De formation littéraire et journalistique, Dalembert travaille comme journaliste d’abord dans son pays natal avant de partir en 1986 en France poursuivre des études qu’il achève à l’université Paris 3 – Sorbonne-Nouvelle par un doctorat en littérature comparée sur l’écrivain cubain Alejo Carpentier, et un diplôme de journalisme à l’École supérieure de journalisme de Paris.
Louis-Philippe Dalembert a enseigné dans plusieurs universités aux États-Unis et en Europe : Université Wisconsin-Milwaukee, Scripps College (USA), Freie Universität (Berlin, Allemagne), Bern Universität (Suisse) et Sciences Po Paris, en tant que titulaire de la Chaire d’écrivain en résidence (2021).

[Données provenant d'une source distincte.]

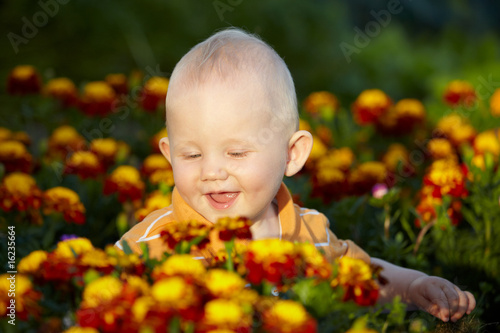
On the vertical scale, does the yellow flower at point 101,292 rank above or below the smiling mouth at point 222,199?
above

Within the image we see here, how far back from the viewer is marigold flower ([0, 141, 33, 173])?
2779 mm

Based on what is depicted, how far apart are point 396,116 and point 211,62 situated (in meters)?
2.00

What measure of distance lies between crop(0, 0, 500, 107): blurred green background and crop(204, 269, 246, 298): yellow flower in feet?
14.1

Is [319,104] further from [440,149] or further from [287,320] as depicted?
[287,320]

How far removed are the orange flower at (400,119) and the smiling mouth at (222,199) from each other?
193cm

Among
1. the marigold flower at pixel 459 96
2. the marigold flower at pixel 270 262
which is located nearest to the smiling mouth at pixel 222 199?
the marigold flower at pixel 270 262

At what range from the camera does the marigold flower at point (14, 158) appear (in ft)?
9.12

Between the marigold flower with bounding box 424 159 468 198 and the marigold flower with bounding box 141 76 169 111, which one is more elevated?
the marigold flower with bounding box 141 76 169 111

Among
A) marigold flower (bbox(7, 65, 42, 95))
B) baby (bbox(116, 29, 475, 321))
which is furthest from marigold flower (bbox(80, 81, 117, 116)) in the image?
baby (bbox(116, 29, 475, 321))

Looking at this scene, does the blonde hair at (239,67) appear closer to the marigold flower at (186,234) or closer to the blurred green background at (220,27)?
the marigold flower at (186,234)

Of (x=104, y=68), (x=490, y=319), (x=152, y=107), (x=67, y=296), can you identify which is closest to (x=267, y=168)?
(x=67, y=296)

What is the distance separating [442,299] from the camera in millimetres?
1909

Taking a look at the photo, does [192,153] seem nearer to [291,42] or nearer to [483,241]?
[483,241]

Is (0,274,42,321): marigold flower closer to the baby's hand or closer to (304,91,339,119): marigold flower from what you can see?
the baby's hand
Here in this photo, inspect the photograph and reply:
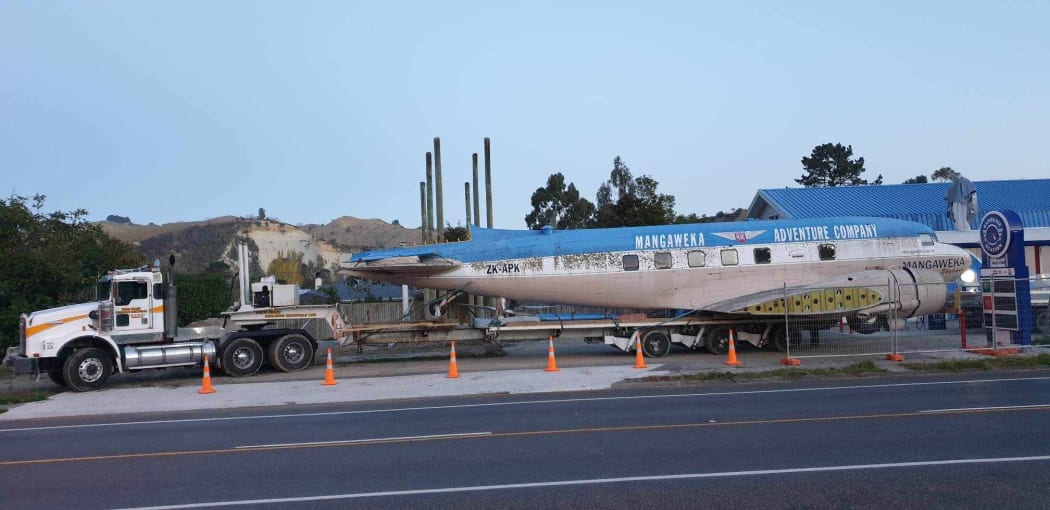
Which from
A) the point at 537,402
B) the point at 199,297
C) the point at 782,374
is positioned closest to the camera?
the point at 537,402

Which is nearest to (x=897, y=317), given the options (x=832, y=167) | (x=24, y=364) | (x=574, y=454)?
(x=574, y=454)

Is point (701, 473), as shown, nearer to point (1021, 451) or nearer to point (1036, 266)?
point (1021, 451)

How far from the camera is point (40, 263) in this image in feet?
87.5

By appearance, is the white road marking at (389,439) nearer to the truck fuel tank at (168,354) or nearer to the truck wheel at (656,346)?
the truck fuel tank at (168,354)

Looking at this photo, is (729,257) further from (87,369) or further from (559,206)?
(559,206)

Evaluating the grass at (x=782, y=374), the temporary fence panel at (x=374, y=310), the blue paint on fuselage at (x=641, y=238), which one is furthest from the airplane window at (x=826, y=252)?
the temporary fence panel at (x=374, y=310)

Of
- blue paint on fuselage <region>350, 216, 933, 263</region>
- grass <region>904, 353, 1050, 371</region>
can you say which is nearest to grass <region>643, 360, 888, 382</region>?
grass <region>904, 353, 1050, 371</region>

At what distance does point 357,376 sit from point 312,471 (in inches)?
438

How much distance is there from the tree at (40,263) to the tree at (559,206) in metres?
25.9

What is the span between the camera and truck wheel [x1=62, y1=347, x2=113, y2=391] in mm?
18734

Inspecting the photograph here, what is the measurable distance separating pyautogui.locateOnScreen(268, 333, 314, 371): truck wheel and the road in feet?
19.3

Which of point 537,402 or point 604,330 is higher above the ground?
point 604,330

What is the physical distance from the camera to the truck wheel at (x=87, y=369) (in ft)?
61.5

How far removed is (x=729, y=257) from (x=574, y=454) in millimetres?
14251
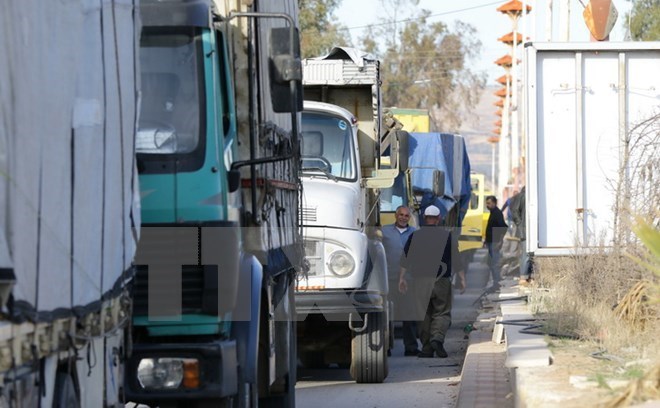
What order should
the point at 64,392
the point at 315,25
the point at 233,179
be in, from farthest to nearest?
1. the point at 315,25
2. the point at 233,179
3. the point at 64,392

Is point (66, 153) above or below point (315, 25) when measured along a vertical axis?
below

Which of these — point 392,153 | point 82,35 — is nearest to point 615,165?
point 392,153

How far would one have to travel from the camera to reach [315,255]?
41.9ft

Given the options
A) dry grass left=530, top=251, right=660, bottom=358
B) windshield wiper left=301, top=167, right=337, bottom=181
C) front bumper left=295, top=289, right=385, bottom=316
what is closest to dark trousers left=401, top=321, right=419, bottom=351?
dry grass left=530, top=251, right=660, bottom=358

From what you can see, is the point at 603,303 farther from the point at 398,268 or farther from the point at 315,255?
the point at 398,268

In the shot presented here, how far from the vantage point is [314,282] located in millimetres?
12688

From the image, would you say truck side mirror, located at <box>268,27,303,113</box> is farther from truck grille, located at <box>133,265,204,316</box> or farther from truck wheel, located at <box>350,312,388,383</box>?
→ truck wheel, located at <box>350,312,388,383</box>

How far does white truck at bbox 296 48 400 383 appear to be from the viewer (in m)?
12.7

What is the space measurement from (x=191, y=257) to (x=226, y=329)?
0.54m

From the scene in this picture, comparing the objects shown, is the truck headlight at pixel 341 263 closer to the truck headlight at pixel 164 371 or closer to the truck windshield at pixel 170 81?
the truck windshield at pixel 170 81

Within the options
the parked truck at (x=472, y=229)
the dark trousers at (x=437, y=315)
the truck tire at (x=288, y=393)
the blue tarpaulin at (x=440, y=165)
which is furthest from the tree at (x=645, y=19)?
the truck tire at (x=288, y=393)

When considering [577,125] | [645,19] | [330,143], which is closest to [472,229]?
[577,125]

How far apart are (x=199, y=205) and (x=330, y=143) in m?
7.05

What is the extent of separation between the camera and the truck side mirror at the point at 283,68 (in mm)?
7398
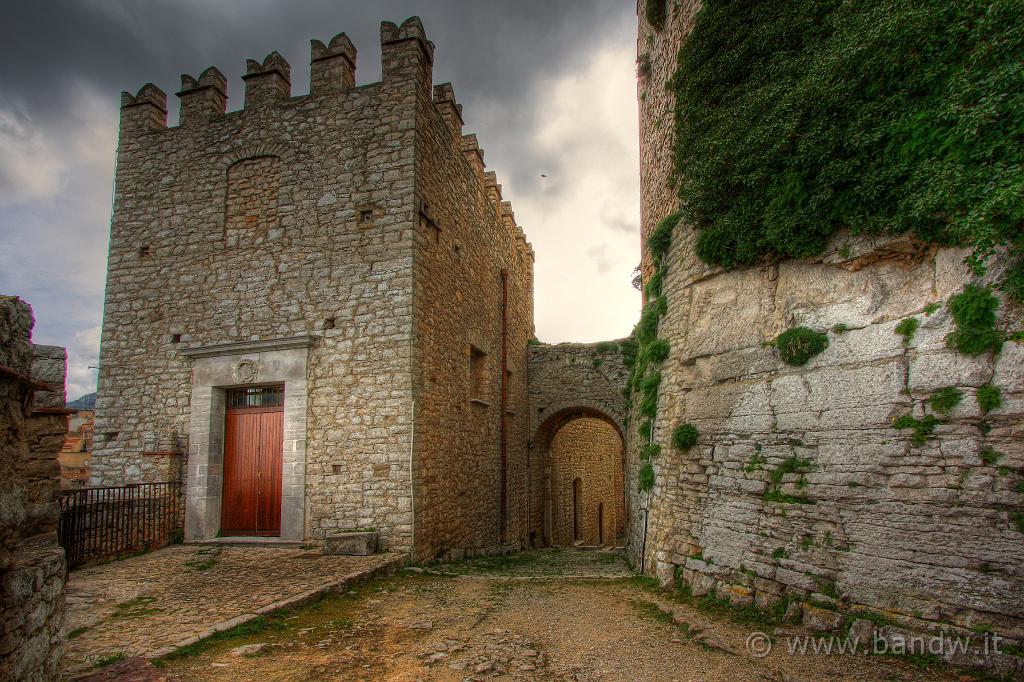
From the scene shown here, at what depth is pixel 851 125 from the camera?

Depuis son premier départ d’Haïti, ce polyglotte a vécu tour à tour à Nancy, Paris, Rome, Jérusalem, Berlin, Milwaukee, etc. Les traces de ce vagabondage sont visibles dans son œuvre qui met souvent en dialogue deux, voire plusieurs lieux, et parfois aussi deux temps. Dalembert vit aujourd’hui entre Paris, Port-au-Prince, l’Italie et ailleurs.
APARTE
Comme je l’ai indiqué dans ma chronique , la bande son de ce livre est omniprésente. Par contre pas de musique pour parler d’Emmett Till , le jeune garçon assassiné par des blancs en 1965. Pourtant il existe une chanson qui lui est dédié. Elle s’appelle Preacherman. Elle a été écrite par Mélody Gardot.